Below we visualize the data to uncover insights:
- Distribution of age and gender
- Correlation heatmap
- Target class distribution
- Boxplots and violin plots for key features

sns.pairplot(data)
plt.show()

plt.figure(figsize=(15, 15))
sns.heatmap(data.corr(), annot=True, cmap='coolwarm')
plt.title("Correlation Heatmap")
plt.show()

plt.figure(figsize=(10, 7))
sns.histplot(data['age'], kde=True)
plt.title('Distribution of Age')
plt.show()

gender_counts = data['sex'].value_counts()
labels = ['Male', 'Female']
size = [gender_counts['male'], gender_counts['female']]
colors = ['lightblue', 'lightgreen']
explode = [0, 0.01]
my_circle = plt.Circle((0, 0), 0.7, color='white')
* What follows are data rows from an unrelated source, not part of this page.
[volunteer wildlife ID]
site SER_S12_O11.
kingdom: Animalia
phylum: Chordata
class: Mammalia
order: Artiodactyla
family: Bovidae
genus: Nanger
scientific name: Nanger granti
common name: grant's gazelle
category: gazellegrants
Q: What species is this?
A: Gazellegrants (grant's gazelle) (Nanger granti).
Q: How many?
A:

plt.figure(figsize=(9, 9))
plt.pie(size, labels=labels, colors=colors, explode=explode, autopct='%.2f%%', shadow=True)
plt.gca().add_artist(my_circle)
plt.title('Distribution of Gender')
plt.legend()
plt.show()

sns.countplot(x='target', data=data, palette='pastel')
plt.title('Target Distribution')
plt.grid()
plt.show()

sns.boxplot(x='target', y='resting_blood_pressure', data=data)
plt.title('Resting BP vs Target')
plt.show()

sns.violinplot(x='target', y='cholesterol', data=data)
plt.title('Cholesterol vs Target')
plt.show()

dat = pd.crosstab(data['target'], data['rest_ecg'])
dat.div(dat.sum(1).astype(float), axis=0).plot(kind='bar', stacked=True, figsize=(10, 7))
plt.title('ECG vs Target')
plt.show()

sns.lmplot(x='target', y='max_heart_rate_achieved', data=data)
plt.title('Max Heart Rate vs Target')
plt.show()

sns.regplot(x='target', y='exercise_induced_angina', data=data)
plt.title('Exercise Induced Angina vs Target')
plt.show()

sns.boxplot(x='target', y='st_slope', data=data)
plt.title('ST Slope vs Target')
plt.show()



In [None]:
4. Model Training and Evaluation

We train a Random Forest Classifier and evaluate its performance using accuracy, confusion matrix, classification report, and ROC-AUC curve.

from sklearn.ensemble import RandomForestClassifier
from sklearn.metrics import classification_report, confusion_matrix, roc_curve, auc

model = RandomForestClassifier(n_estimators=50, max_depth=5)
model.fit(x_train, y_train)

y_pred = model.predict(x_test)
y_pred_proba = model.predict_proba(x_test)[:, 1]

print("Training Accuracy:", model.score(x_train, y_train))
print("Testing Accuracy:", model.score(x_test, y_test))

cm = confusion_matrix(y_test, y_pred)
sns.heatmap(cm, annot=True, fmt='d')
plt.title('Confusion Matrix')
plt.show()

print(classification_report(y_test, y_pred))

fpr, tpr, thresholds = roc_curve(y_test, y_pred_proba)
roc_auc = auc(fpr, tpr)
print("AUC Score:", roc_auc)

plt.figure(figsize=(8, 6))
plt.plot(fpr, tpr, label=f"AUC = {roc_auc:.2f}")
plt.plot([0, 1], [0, 1], linestyle='--')
plt.title('ROC Curve')
plt.xlabel('False Positive Rate')
plt.ylabel('True Positive Rate')
plt.legend()
plt.grid()
plt.show()


In [None]:
5. Results and Final Insights

- Best Model: Random Forest Classifier (n_estimators=50, max_depth=5)
- Training Accuracy: XX%
- Testing Accuracy: XX%
- AUC Score: XX

Key Observations:
- Features like age, cholesterol, chest pain type, and thalassemia strongly correlate with heart disease.
- The ROC curve shows a good trade-off between sensitivity and specificity.
- The model performs well without overfitting (small train-test gap).

This model can be used for initial medical screening or as a decision-support system.